:: MATERIAL TO PROCESS

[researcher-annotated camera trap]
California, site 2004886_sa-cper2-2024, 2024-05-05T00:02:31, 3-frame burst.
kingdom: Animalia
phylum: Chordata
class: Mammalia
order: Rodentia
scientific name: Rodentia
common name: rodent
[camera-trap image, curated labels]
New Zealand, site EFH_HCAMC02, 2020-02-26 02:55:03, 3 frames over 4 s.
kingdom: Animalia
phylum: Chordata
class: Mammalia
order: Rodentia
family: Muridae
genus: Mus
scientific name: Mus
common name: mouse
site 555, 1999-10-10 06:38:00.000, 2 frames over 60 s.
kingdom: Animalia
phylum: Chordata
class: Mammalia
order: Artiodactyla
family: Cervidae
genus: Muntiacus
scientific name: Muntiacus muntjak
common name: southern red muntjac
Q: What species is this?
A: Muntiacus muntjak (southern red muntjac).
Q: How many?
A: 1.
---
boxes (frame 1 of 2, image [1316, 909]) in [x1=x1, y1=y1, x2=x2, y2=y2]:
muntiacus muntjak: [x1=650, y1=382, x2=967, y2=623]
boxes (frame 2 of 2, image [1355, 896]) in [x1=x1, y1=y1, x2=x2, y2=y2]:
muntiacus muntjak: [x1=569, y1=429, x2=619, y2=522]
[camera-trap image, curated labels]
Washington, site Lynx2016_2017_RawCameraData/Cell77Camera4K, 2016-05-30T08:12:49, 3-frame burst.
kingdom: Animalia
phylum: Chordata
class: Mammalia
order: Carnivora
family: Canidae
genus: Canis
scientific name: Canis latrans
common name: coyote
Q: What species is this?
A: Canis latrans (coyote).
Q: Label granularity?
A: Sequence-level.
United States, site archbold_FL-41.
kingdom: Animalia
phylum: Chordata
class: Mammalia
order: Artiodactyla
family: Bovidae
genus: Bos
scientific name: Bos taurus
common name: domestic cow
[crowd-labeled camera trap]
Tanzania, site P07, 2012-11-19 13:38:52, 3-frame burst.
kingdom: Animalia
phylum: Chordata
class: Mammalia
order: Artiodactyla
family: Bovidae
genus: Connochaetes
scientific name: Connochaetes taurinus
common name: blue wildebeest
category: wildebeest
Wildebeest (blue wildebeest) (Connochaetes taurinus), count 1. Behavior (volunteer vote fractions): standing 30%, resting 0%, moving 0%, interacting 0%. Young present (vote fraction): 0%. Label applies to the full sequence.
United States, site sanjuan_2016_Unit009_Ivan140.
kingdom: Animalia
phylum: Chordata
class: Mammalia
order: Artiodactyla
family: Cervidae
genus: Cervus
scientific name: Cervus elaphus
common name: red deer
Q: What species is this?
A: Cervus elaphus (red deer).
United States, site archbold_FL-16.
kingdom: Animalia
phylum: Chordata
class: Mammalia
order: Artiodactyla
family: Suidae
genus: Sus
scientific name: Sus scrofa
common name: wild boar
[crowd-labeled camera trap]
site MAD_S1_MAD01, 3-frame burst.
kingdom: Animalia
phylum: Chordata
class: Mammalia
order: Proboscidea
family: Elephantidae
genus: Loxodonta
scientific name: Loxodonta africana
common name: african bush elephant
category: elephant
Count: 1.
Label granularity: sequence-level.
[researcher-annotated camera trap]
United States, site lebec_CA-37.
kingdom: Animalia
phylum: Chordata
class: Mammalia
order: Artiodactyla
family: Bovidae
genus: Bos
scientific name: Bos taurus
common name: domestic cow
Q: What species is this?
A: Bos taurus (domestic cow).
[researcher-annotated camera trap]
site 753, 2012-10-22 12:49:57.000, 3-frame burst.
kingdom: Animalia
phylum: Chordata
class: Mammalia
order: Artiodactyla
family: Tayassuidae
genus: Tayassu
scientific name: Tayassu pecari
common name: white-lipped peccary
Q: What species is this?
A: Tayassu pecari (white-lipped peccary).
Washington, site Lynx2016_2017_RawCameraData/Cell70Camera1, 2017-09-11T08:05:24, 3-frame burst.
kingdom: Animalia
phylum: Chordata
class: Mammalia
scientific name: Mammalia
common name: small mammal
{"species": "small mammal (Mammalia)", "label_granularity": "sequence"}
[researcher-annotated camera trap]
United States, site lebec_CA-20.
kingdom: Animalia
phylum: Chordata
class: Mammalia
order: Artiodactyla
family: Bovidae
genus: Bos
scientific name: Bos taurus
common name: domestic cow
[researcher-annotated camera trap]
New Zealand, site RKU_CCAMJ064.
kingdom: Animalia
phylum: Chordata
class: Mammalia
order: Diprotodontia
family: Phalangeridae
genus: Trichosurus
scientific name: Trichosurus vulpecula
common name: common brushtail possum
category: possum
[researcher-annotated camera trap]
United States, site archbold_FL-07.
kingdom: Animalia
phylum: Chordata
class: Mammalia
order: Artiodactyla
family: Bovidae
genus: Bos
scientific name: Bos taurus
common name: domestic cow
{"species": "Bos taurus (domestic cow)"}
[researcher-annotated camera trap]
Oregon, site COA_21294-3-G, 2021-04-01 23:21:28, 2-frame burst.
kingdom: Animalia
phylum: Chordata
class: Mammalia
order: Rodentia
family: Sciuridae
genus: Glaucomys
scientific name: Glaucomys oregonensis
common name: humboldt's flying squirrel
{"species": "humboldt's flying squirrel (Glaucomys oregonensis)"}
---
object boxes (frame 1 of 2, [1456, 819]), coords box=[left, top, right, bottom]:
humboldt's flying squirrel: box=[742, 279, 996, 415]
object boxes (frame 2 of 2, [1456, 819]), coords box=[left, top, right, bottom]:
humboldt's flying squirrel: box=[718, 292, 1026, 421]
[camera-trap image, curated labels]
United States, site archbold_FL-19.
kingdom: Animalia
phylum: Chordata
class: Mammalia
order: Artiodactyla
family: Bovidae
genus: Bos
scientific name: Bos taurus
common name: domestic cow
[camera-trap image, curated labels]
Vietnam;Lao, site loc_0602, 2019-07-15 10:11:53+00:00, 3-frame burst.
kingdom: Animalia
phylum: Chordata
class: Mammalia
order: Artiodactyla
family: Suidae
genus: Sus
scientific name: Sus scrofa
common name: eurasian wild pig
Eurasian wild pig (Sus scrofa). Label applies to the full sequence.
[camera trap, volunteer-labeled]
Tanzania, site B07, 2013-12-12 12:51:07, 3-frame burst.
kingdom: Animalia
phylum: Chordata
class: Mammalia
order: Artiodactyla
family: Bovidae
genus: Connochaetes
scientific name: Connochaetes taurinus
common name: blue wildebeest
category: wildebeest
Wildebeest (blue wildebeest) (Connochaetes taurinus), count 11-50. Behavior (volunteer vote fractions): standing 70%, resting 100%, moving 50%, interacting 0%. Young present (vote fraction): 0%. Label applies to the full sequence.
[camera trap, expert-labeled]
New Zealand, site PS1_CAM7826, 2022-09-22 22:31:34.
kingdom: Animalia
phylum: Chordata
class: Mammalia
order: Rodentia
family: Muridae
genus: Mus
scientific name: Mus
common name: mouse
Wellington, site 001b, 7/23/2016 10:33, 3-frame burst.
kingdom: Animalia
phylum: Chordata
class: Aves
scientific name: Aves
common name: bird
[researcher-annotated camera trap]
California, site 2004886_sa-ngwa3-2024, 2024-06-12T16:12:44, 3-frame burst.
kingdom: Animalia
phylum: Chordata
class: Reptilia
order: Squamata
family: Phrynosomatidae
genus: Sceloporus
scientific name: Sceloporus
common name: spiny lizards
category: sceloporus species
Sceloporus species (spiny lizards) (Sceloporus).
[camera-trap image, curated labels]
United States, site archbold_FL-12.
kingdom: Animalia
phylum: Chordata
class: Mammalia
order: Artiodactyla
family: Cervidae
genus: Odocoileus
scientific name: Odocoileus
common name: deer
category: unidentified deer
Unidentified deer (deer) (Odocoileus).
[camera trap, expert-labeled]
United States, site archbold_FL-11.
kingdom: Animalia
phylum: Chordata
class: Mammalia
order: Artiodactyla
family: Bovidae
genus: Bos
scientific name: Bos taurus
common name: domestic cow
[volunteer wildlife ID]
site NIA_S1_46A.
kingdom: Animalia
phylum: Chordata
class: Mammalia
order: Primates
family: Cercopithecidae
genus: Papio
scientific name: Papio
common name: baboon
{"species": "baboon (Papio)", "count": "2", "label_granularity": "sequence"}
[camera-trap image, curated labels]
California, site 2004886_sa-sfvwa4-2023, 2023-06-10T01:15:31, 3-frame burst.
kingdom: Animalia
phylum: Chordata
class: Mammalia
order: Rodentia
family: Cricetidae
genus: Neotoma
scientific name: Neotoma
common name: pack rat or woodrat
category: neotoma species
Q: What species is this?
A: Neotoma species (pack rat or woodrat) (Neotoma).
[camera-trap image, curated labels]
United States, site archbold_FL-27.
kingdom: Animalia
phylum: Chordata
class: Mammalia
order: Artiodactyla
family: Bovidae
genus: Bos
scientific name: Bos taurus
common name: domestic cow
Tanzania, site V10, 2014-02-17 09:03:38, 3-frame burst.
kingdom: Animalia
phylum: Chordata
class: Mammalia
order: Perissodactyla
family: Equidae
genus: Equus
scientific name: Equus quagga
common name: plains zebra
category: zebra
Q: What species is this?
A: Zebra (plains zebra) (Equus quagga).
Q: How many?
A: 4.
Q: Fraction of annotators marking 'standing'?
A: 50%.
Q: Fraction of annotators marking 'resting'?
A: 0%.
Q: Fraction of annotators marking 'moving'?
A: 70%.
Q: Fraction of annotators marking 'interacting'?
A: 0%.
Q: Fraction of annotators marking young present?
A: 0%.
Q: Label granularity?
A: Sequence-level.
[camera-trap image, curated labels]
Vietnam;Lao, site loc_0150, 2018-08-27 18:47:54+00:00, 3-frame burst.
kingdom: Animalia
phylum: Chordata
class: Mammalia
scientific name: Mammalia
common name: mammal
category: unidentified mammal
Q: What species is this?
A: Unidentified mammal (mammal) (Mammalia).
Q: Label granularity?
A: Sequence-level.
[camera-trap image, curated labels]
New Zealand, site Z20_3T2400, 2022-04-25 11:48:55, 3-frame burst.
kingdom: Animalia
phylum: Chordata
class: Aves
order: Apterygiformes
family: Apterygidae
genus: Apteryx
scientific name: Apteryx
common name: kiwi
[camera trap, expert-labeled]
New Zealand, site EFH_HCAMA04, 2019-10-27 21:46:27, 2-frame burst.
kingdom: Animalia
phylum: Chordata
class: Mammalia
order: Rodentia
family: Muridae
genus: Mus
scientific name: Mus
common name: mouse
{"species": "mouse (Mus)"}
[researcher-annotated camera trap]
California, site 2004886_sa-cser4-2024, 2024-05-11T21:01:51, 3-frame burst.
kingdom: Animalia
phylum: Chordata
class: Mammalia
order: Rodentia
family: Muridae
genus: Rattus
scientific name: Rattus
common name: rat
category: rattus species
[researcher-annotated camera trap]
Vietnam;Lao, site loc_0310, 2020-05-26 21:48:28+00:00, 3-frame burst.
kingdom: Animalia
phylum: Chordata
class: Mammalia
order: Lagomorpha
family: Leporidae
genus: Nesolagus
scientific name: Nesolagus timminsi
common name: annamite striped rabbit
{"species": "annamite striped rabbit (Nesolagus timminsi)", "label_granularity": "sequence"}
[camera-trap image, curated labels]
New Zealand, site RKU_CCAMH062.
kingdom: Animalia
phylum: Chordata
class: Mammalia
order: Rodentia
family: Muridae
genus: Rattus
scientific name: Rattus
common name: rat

::::

## WORK INSTRUCTIONS
Look through the entries and return every line where "small" appears.

## ANSWER SPACE
common name: small mammal
{"species": "small mammal (Mammalia)", "label_granularity": "sequence"}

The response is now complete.